:: Problem to work on ::
Below are the records. Retype exactly the lines between the lines holding "Certifikační autority – situace v ČR" and "so cute: you", inclusive.

:: Raw data ::
========================================

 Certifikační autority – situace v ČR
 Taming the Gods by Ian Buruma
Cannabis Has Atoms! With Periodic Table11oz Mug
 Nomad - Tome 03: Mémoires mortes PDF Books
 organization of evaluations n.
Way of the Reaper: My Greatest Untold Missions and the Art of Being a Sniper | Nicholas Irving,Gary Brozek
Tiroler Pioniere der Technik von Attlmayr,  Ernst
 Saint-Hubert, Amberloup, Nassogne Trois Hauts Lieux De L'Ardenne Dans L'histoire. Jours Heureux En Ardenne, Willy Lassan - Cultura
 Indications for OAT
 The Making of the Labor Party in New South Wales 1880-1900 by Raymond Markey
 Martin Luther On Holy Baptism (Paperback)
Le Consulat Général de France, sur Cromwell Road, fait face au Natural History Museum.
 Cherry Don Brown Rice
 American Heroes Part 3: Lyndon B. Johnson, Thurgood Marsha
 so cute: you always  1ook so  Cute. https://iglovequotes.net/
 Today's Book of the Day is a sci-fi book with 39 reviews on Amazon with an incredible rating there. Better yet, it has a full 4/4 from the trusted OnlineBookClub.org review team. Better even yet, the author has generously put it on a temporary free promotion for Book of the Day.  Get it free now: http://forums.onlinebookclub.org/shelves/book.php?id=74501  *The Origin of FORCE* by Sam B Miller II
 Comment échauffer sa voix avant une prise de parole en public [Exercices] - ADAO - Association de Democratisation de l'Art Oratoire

========================================

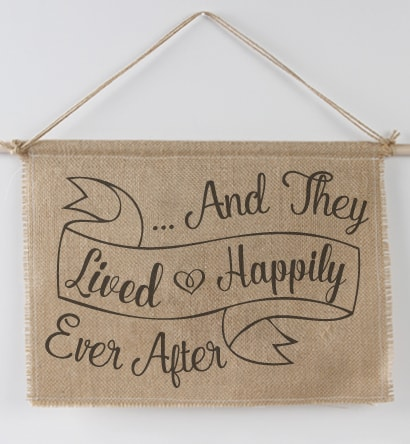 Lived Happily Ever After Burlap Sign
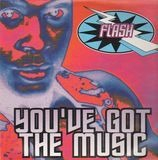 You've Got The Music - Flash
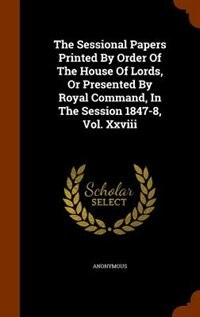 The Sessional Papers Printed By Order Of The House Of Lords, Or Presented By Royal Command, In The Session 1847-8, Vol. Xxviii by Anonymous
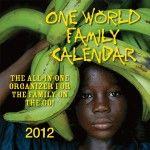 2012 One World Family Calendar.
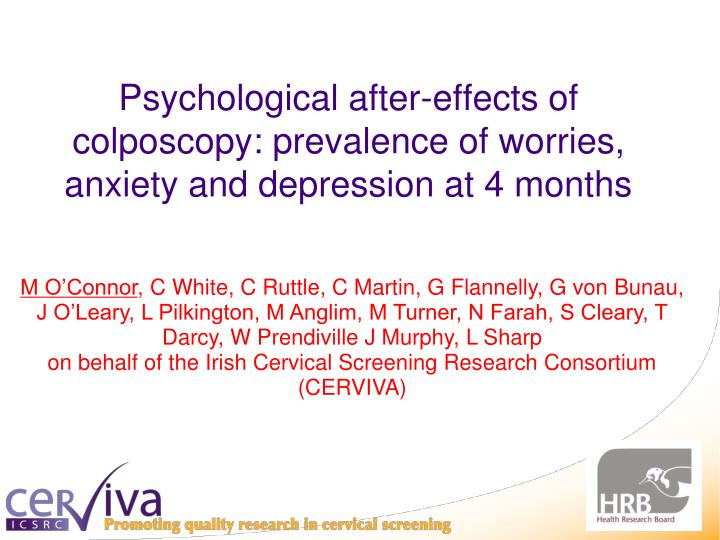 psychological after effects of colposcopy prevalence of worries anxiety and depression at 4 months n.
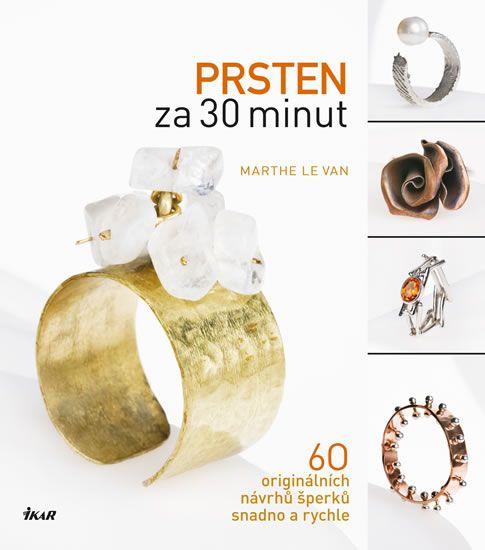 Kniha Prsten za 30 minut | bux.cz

========================================

:: Output for this exercise ::
 Certifikační autority – situace v ČR
 Taming the Gods by Ian Buruma
Cannabis Has Atoms! With Periodic Table11oz Mug
 Nomad - Tome 03: Mémoires mortes PDF Books
 organization of evaluations n.
Way of the Reaper: My Greatest Untold Missions and the Art of Being a Sniper | Nicholas Irving,Gary Brozek
Tiroler Pioniere der Technik von Attlmayr,  Ernst
 Saint-Hubert, Amberloup, Nassogne Trois Hauts Lieux De L'Ardenne Dans L'histoire. Jours Heureux En Ardenne, Willy Lassan - Cultura
 Indications for OAT
 The Making of the Labor Party in New South Wales 1880-1900 by Raymond Markey
 Martin Luther On Holy Baptism (Paperback)
Le Consulat Général de France, sur Cromwell Road, fait face au Natural History Museum.
 Cherry Don Brown Rice
 American Heroes Part 3: Lyndon B. Johnson, Thurgood Marsha
 so cute: you always  1ook so  Cute. https://iglovequotes.net/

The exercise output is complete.